As inadmissíveis tranças de Rita Pereira

Rita, refreie os seus ímpetos multiculturais, mesmo que a sua intenção seja a de homenagear outras culturas, pois há sempre quem se ofenda e detenha o monopólio da indignação.

por João Cerqueira
Escritor

 

Portugal está cada vez pior. Não são apenas os dois alunos de Famalicão que precisam de aulas de Cidadania e Desenvolvimento. A atriz Rita Pereira também precisa – e em dose intensiva. Por alguma razão insondável, Rita atreveu-se a colocar no seu cabelo umas tranças de inspiração africana e decidiu exibi-las nas redes sociais. Ora isto é inadmissível. Além de cometer o crime de Apropriação Cultural, Rita decide exibi-lo publicamente. Se colocasse as tranças fechada no seu quarto, sem ninguém ver, já seria mau. Mas mostrar as tranças ao mundo, ainda por cima a dançar, isso já implica uma premeditação malsã.
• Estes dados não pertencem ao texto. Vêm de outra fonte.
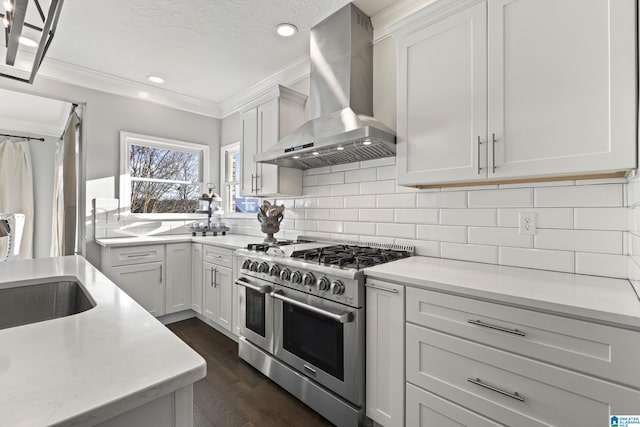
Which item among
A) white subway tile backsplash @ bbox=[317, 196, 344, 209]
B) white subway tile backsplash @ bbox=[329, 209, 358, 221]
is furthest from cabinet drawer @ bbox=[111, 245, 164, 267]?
white subway tile backsplash @ bbox=[329, 209, 358, 221]

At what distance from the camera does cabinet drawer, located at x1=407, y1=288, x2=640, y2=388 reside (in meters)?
0.97

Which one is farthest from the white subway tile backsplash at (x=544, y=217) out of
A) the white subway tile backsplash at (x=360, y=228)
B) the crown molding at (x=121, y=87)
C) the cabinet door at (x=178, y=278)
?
the crown molding at (x=121, y=87)

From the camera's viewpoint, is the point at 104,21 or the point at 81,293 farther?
the point at 104,21

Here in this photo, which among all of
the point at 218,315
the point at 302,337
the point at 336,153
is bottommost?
the point at 218,315

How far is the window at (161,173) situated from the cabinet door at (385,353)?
3.29 meters

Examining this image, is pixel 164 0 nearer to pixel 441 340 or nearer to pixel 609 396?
pixel 441 340

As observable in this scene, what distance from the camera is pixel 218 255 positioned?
2.98 meters

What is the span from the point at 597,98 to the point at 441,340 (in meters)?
1.23

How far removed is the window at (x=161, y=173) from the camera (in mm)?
3552

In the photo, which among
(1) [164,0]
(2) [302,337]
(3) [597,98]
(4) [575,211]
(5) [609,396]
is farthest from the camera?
(1) [164,0]

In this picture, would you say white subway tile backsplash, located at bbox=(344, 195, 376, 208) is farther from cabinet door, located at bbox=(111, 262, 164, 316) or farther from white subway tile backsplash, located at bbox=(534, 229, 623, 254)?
cabinet door, located at bbox=(111, 262, 164, 316)

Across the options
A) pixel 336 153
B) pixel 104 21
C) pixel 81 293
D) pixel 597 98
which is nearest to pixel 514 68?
pixel 597 98

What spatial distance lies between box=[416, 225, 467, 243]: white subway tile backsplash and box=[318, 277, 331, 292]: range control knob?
2.58 ft

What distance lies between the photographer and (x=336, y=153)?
2287mm
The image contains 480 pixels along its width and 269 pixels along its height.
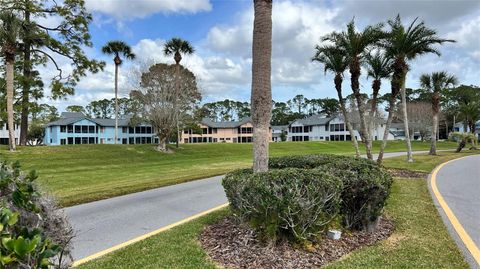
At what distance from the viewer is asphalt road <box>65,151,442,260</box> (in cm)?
624

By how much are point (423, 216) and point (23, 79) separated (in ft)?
104

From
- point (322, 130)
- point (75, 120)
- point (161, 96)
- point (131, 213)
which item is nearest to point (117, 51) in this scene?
point (161, 96)

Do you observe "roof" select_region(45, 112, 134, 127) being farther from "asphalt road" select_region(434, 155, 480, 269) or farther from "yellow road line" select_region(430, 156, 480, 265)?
"yellow road line" select_region(430, 156, 480, 265)

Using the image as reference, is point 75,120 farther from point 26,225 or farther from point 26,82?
point 26,225

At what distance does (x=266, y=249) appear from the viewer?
4926mm

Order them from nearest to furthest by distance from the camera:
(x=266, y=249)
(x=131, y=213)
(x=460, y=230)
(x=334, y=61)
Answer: (x=266, y=249), (x=460, y=230), (x=131, y=213), (x=334, y=61)

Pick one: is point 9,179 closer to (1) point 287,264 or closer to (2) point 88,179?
(1) point 287,264

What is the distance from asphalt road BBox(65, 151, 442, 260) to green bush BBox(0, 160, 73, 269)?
2316 millimetres

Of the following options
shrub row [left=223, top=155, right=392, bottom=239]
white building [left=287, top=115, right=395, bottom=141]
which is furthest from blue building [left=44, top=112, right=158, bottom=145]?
shrub row [left=223, top=155, right=392, bottom=239]

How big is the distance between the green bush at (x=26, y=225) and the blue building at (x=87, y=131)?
2336 inches

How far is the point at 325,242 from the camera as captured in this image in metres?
5.34

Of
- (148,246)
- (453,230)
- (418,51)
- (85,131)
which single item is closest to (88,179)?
(148,246)

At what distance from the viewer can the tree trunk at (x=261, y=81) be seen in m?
5.98

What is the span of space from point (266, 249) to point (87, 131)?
66.5 metres
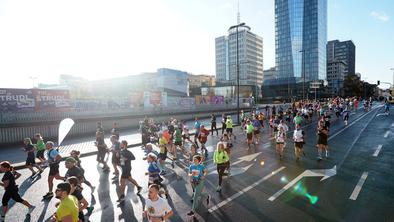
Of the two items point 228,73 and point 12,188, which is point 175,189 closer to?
point 12,188

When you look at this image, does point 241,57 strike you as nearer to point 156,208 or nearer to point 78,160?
point 78,160

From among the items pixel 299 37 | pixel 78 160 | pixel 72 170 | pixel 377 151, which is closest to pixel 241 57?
pixel 299 37

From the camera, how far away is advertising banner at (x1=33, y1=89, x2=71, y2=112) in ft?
66.9

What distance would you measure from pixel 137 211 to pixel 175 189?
1.99m

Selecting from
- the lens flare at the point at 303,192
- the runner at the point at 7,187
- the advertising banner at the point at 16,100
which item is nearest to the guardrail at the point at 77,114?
the advertising banner at the point at 16,100

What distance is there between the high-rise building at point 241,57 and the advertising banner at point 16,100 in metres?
145

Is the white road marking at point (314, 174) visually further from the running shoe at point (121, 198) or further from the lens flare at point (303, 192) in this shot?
the running shoe at point (121, 198)

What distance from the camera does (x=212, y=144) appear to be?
18.2 metres

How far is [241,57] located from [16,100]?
160 metres

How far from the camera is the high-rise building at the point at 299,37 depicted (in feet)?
424

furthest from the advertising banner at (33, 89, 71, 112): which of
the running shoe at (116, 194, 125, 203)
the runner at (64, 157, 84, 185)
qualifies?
the running shoe at (116, 194, 125, 203)

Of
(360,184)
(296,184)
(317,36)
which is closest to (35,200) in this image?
(296,184)

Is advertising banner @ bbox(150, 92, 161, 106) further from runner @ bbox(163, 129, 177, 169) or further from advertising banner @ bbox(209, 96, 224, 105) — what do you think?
runner @ bbox(163, 129, 177, 169)

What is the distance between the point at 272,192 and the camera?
859cm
Naturalmente, a ativista Mafalda Fernandes acusou a atriz de comportamento leviano e microagressão (julgo que pretendia dizer macro) pela tal Apropriação Cultural de um património que não lhe pertence. Ou seja, segundo a ativista dos direitos dos negros e das negras não pode haver misturas. O Presidente da Hungria disse algo semelhante há dias e outras figuras ilustres da História Europeia não poderiam estar mais de acordo. No entanto, nesta defesa da pureza cultural há uma exceção: as mulheres negras podem, sim, apropriar-se da cultura branca alisando o cabelo ou usando perucas sem qualquer problema. A ativista justifica esta aparente contradição com o facto destas negras estarem a tentar seguir a norma ocidental para escaparem às tais microagressões (deve ser macro) e evitar a discriminação. Que estas mulheres alisem o cabelo e o pintem de loiro apenas para se sentirem bonitas ou quererem mudar o visual, ou porque sim, tais possibilidades estéticas não parecem passar pela cabeça indignada de Mafalda Fernandes.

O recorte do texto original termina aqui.